It is a bit bizarre, but the Père-Lachaise Cemetery is one of the most famous monuments in the world and one of the most visited places in Paris. Many factors contribute to making this work of Napoleon Bonaparte a pole of international attraction, but the greatest incentive results from the number of famous personalities buried there. There are writers (Balzac, Proust), painters (Delacroix, Modigliani), philosophers (Bourdieu, Conte), actors (Marcel Marceau, Maria Schneider), many musicians and even a Portuguese: the Marquis de Soveral, a man from the Douro , who fought all his life for the defence and recognition of Porto at world level.
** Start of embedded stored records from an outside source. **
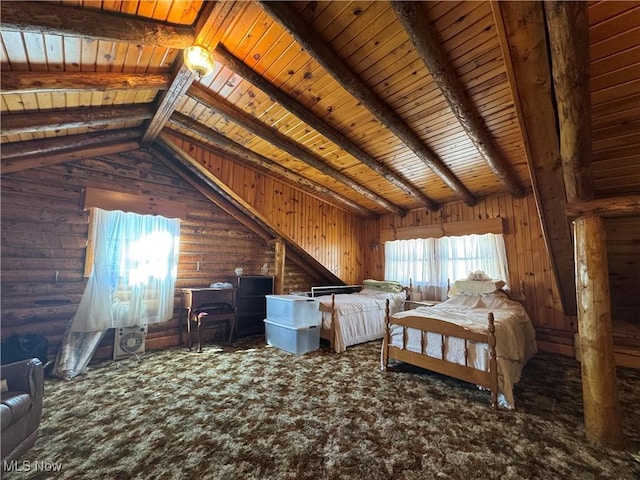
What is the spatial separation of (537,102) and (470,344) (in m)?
2.16

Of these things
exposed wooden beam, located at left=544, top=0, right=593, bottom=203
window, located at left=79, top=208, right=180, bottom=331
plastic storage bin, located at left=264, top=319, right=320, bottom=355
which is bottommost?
plastic storage bin, located at left=264, top=319, right=320, bottom=355

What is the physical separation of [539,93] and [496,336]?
6.90ft

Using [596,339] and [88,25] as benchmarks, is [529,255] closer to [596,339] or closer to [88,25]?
[596,339]

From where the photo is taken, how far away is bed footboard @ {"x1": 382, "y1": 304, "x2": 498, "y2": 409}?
7.67 feet

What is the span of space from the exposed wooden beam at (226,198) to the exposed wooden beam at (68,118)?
0.60 meters

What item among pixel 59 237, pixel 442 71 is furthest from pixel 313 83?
pixel 59 237

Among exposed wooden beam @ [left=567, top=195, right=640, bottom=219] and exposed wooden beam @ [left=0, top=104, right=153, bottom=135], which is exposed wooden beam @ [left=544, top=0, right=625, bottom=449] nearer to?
A: exposed wooden beam @ [left=567, top=195, right=640, bottom=219]

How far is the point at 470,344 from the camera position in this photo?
8.25 feet

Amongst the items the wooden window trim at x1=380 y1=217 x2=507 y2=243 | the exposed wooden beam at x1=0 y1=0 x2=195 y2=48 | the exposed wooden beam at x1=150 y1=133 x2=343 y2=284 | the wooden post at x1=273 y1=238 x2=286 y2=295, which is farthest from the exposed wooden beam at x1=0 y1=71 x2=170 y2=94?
the wooden window trim at x1=380 y1=217 x2=507 y2=243

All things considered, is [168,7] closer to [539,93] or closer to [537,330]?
[539,93]

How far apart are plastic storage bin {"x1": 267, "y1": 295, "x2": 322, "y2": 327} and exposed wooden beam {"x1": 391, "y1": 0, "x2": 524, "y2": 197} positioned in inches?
117

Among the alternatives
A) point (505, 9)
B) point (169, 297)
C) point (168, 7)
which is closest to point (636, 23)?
point (505, 9)

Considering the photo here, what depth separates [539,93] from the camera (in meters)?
1.67

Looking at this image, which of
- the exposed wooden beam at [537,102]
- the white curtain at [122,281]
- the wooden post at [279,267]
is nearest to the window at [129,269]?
the white curtain at [122,281]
But it is largely because of the divas of music that Père-Lachaise, built over 200 years ago, would become so popular from the second half of the 20th century. In that enormous precinct - there are 44 hectares drawn in blocks - live planetary and timeless stars like the opera singer Maria Callas (1923-1977), the French chanson singer Édith Piaf (1915-1963) or the one who, not being bigger than them, will drag a legion of fans bigger than the two celebrities together: Jim Morrison (1943-1971), one of the most legendary singers, composers and poets of all time, the iconic Doors vocalist who is part of the unfortunate club of the 27. There are no concrete figures on the reason for the visits to that place (each visitor will have his idol), but it is not hard to believe that a large part is due to the author of "Riders on the storm". Just think of the amount of news published in recent years about fans who invaded that space. It was always the fans of "Mr. Mojo Risin".
If it is not difficult to understand the fascination of visiting the last residence of a hero, it will be easier to understand the rapture that causes the possibility of living in the same house or in the same condominium where the object of our admiration lived. Perhaps we will never think about it too much because it seems too remote a hypothesis. The truth is that the possibility is real. Christie's International Real Estate recently had, in its portfolio of properties to sell, a luxurious apartment that is part of the building in which Jim Morrison lived until his death.
This apartment is part of one of those 19th century buildings commissioned by Georges-Eugène Haussmann, a then challenged mayor - he became known as "the demolishing artist" - but to whom today, despite the controversy of his motivations, we owe the glamorous Paris we know and the exterior embellishment of his houses. Disruptive on stage, Morrison, the rock legend, who would have guessed?, lived after all in the most classic of Parisian residences: Jim lived on the 3rd floor, Christies has just sold the elegant flat downstairs, also full of ornaments on the walls, ceilings and fireplace.
In the footsteps of anarchist artists, on whom we eventually built various effabulations, the libertarian poet and composer Léo Ferré, despite being born and having lived a large part of his life in Monaco, also did not dispense with the acquisition of a house in France. Well, it was not really a house, it was a huge castle built in Lot, in the south of the country. The property of the eccentric artist who worked in Portugal in the 1980s, dating from the 14th century, had over 165 hectares, 17 rooms, 14 bathrooms, a swimming pool, a tennis court, and an extension of vineyards capable of producing four thousand bottles of wine a year. Legend has it that the author of the unmistakable "Avec le Temps" spent all his money on this castle.
Leaving Europe and making a foray into the United States of America, we entered the magnificent estate of the legendary jazz singer, composer and actress Peggy Lee. Who has never heard "Fever" in her voice? The woman who inspired Amy Winehouse lived in Bel Air, near Los Angeles, California, in a huge villa marketed by Christies, which she herself had restored, using artisans from all over the world. The final result of the work includes gardens, pools, water fountains, spa, outdoor kitchen, gymnasium, movie theatre, library, wine cellar, and a number of other extravagances that were due to a woman who until the age of 81 immortalized more themes than any other artist. Until 2002 she added more than 50 years of career, more than 600 recorded songs and multiple nominations for the Oscar and the Grammy. And many awards.
Bob Crew, a magnificent composer, producer and dancer that the world lost in 2014, lived in an elegant villa with panoramic views of the city and the sea. The city was also Los Angeles. The house, which Christies has already sold, has four suites, a lift, a balcony on each of the three floors, a rooftop terrace, a huge garden and two garages. If you're wondering who Bob Crew was, just think of it as a song he's surely sung millions of times: "Can't take my eyes off you". It is, moreover, the song that earned him the privilege, in 1985, of having his star on the walk of fame on Hollywood Boulevard.